'2023 Construction Industry Management Analysis'
25% of Construction Companies in Deficit Due to High Inflation and Interest Rates
Reduced Debt Repayment Ability... Profitability Deterioration
Lower Debt Ratio... "Contraction of New Projects"
Amid rising raw material prices and a high-interest rate environment, it was found that one out of four domestic general construction companies recorded losses last year. Although construction companies reduced selling and administrative expenses (S&A expenses) to cope with the recession, the proportion of costs relative to sales increased due to higher material costs. Instead, financial stability improved as companies reduced new projects in response to rising costs.
According to the '2023 Construction Industry Management Analysis' recently released by the Korea Construction Association on the 4th, profitability indicators of general construction companies deteriorated across the board. Large, medium, and small enterprises all saw a decrease in net profit ratios compared to the previous year, and the interest coverage ratio, which indicates the ability to bear financial costs, hit its lowest point in five years.
In particular, 3,338 general construction companies recorded net losses last year, accounting for 25.0% of the total. This number and proportion have steadily increased from 2,329 companies (19.3%) in 2021 and 2,802 companies (22.5%) in 2022. Conversely, the number of general construction companies with net profits exceeding 2 billion KRW decreased annually during the same period, from 660 companies (5.5%) to 623 companies (5.0%) and then to 495 companies (3.7%).
The decline in net profit was influenced by cost increases due to high inflation. Last year, the proportion of S&A expenses in the sales of general construction companies was 6.87%, down from 7.16% the previous year. However, the proportion of cost of goods sold increased from 88.7% to 90.1% within a year due to rising raw material prices.
The weakening profitability is also reflected in the trend of the interest coverage ratio. The interest coverage ratio of general construction companies was 589.2% in 2021, dropped to 466.9% in 2022, and further declined to 346.0% last year, decreasing by about 120 percentage points annually. This indicator shows the extent to which earnings generated from operating activities can cover financial costs. A lower figure means companies have a reduced ability to repay debt.
On the other hand, the debt ratio and dependence on borrowings decreased compared to the previous year.

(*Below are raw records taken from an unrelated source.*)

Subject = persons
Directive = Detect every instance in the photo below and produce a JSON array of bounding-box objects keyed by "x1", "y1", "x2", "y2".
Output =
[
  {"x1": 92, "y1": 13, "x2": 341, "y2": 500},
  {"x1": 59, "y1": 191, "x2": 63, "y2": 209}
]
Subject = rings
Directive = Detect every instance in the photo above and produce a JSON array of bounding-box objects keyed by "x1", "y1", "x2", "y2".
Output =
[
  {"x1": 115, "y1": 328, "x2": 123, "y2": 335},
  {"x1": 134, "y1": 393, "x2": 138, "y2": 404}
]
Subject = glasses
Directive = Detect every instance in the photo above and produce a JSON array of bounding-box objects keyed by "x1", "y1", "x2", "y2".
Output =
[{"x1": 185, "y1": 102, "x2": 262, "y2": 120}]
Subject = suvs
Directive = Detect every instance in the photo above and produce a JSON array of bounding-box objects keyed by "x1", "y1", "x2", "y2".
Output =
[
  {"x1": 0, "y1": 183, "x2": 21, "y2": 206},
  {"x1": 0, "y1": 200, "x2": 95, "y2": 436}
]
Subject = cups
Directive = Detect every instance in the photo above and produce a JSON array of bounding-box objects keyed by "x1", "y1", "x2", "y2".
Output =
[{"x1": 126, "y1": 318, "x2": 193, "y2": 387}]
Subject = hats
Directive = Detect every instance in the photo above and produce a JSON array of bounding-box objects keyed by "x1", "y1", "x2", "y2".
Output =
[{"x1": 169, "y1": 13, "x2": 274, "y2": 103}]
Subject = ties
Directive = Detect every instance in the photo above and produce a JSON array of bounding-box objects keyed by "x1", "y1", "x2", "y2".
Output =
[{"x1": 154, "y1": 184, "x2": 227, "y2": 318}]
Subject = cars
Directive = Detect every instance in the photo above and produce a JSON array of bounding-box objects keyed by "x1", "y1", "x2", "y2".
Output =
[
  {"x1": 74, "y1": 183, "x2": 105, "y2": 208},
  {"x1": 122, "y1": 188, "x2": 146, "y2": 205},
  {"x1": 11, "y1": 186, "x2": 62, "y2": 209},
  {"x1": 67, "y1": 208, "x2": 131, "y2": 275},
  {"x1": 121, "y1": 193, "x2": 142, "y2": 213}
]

The debt ratio fell from 111.4% in 2022 to 104.2% last year, and the borrowing dependence ratio dropped from 21.1% to 20.8%. Looking at the segments, the proportion of companies with a debt ratio below 100% increased (84.3% → 87.3%). The proportions in the ranges above 100%, including capital erosion above 500%, all decreased compared to the previous year. For borrowing dependence, the proportion of companies in the under 10% range increased, while the proportions in other ranges decreased.

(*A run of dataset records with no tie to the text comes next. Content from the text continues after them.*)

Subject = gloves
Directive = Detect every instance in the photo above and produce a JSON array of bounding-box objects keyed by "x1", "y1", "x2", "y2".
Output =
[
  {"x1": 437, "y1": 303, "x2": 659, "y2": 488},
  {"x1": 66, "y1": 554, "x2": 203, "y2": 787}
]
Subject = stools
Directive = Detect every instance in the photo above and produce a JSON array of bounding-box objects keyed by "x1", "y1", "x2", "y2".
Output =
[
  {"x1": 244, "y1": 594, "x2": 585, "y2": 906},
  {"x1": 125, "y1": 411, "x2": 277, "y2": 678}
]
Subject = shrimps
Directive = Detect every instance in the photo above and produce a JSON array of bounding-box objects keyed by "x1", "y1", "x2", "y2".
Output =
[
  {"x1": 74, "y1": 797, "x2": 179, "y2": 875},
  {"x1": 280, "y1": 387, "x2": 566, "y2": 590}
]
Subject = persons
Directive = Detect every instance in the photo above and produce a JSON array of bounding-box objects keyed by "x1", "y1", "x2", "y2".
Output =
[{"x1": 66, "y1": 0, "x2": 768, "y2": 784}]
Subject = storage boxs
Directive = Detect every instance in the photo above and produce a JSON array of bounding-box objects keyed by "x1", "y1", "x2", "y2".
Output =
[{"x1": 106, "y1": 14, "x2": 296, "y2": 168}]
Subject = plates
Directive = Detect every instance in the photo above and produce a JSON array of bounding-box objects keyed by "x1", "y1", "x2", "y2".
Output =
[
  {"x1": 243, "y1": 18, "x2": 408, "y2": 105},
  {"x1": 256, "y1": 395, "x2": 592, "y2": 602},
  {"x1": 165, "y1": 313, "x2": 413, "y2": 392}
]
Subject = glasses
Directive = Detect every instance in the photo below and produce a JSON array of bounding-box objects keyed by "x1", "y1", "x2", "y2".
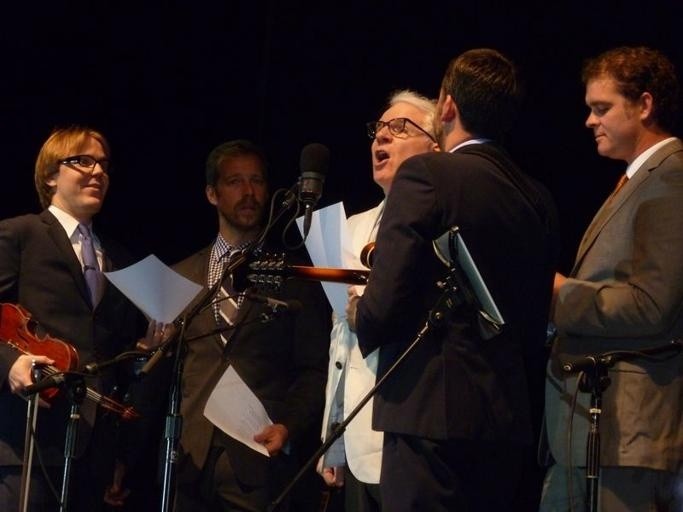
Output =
[
  {"x1": 365, "y1": 118, "x2": 435, "y2": 143},
  {"x1": 58, "y1": 155, "x2": 109, "y2": 170}
]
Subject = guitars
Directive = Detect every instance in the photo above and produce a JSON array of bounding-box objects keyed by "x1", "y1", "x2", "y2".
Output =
[{"x1": 248, "y1": 243, "x2": 376, "y2": 288}]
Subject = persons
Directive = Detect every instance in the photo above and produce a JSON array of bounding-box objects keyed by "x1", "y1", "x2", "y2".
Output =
[
  {"x1": 345, "y1": 48, "x2": 553, "y2": 511},
  {"x1": 0, "y1": 125, "x2": 177, "y2": 512},
  {"x1": 149, "y1": 140, "x2": 332, "y2": 510},
  {"x1": 317, "y1": 91, "x2": 443, "y2": 511},
  {"x1": 539, "y1": 46, "x2": 683, "y2": 512}
]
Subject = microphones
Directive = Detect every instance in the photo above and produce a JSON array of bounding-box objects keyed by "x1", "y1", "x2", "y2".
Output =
[
  {"x1": 245, "y1": 293, "x2": 288, "y2": 308},
  {"x1": 298, "y1": 143, "x2": 328, "y2": 202}
]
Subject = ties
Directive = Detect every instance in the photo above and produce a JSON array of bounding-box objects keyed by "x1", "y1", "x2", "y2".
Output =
[
  {"x1": 219, "y1": 249, "x2": 242, "y2": 341},
  {"x1": 78, "y1": 223, "x2": 101, "y2": 307},
  {"x1": 608, "y1": 173, "x2": 629, "y2": 196}
]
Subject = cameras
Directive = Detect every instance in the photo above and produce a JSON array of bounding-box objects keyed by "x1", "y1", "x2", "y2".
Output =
[{"x1": 358, "y1": 242, "x2": 479, "y2": 322}]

Lower debt ratios and borrowing dependence are considered indicators of better financial soundness. However, industry insiders explained that the recent decline reflects construction companies reducing their business scale, indicating a severe market downturn. An official from a major general construction company said, "If stability indicators such as the debt ratio improved while profitability like sales declined, it can be seen that construction companies strictly managed risks and refrained from new projects. Small and medium enterprises likely focused on surviving the existing situation," he added.
Meanwhile, this survey was conducted on 13,351 companies that submitted appropriate financial statements, excluding foreign construction companies, individual businesses, and merged or transferred companies, out of 19,516 registered general construction companies as of the end of last year.